» **Your objective**:
The first line of the entries and each line after it, through the one that contains "smiling friends sitting", are to be duplicated exactly; no picture belongs in the copy.

Pictures with short captions
____
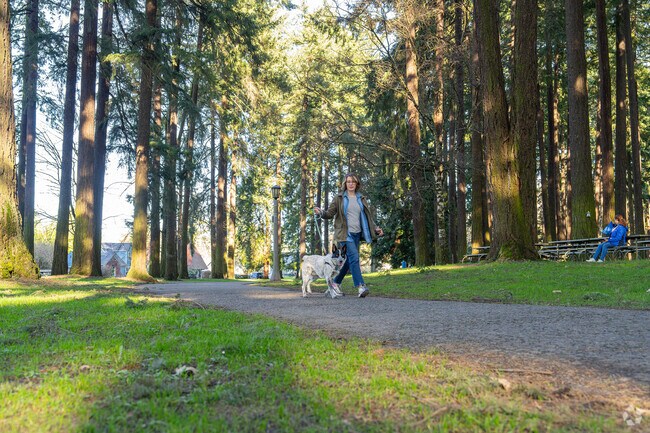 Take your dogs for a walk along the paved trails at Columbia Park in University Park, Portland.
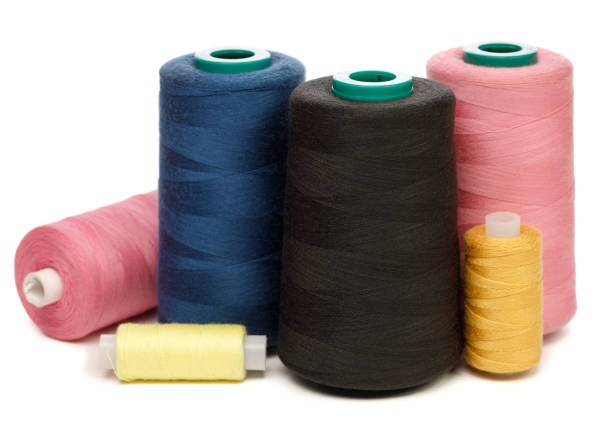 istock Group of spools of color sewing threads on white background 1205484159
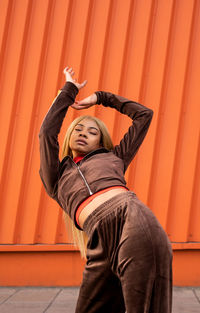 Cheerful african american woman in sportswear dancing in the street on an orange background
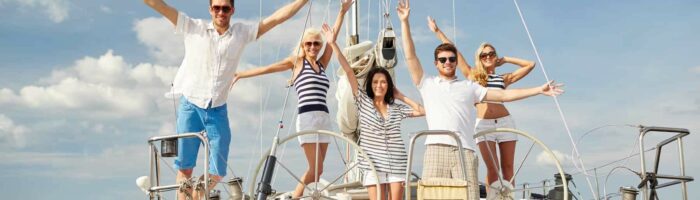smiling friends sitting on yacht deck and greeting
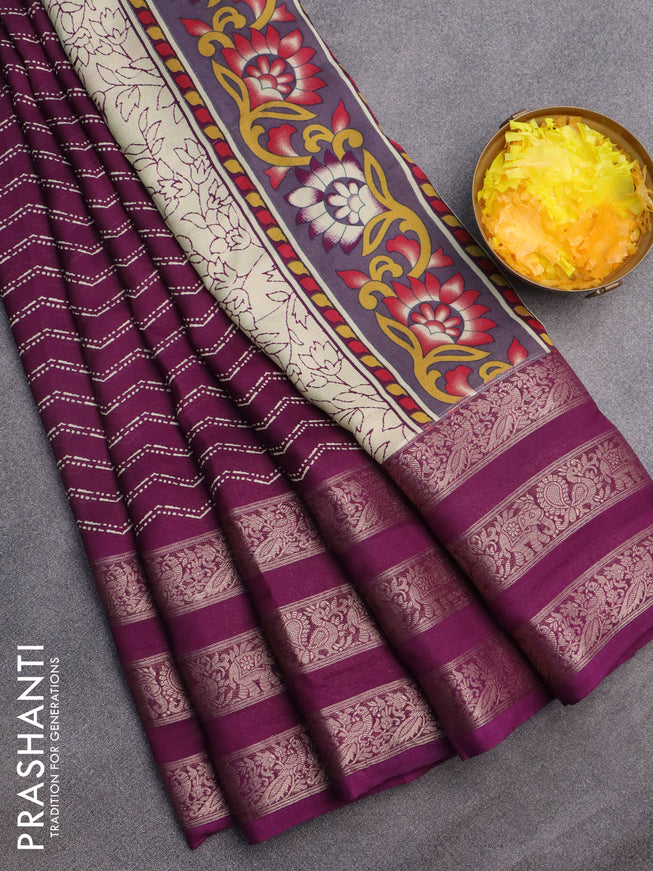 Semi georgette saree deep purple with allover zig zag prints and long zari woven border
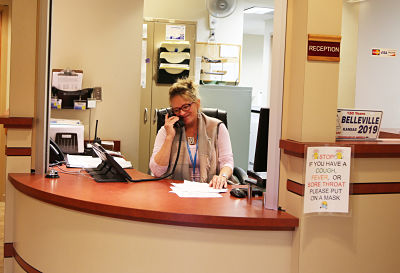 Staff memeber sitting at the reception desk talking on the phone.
____
» **Written solution**:
 Take your dogs for a walk along the paved trails at Columbia Park in University Park, Portland.
 istock Group of spools of color sewing threads on white background 1205484159
 Cheerful african american woman in sportswear dancing in the street on an orange background
smiling friends sitting on yacht deck and greeting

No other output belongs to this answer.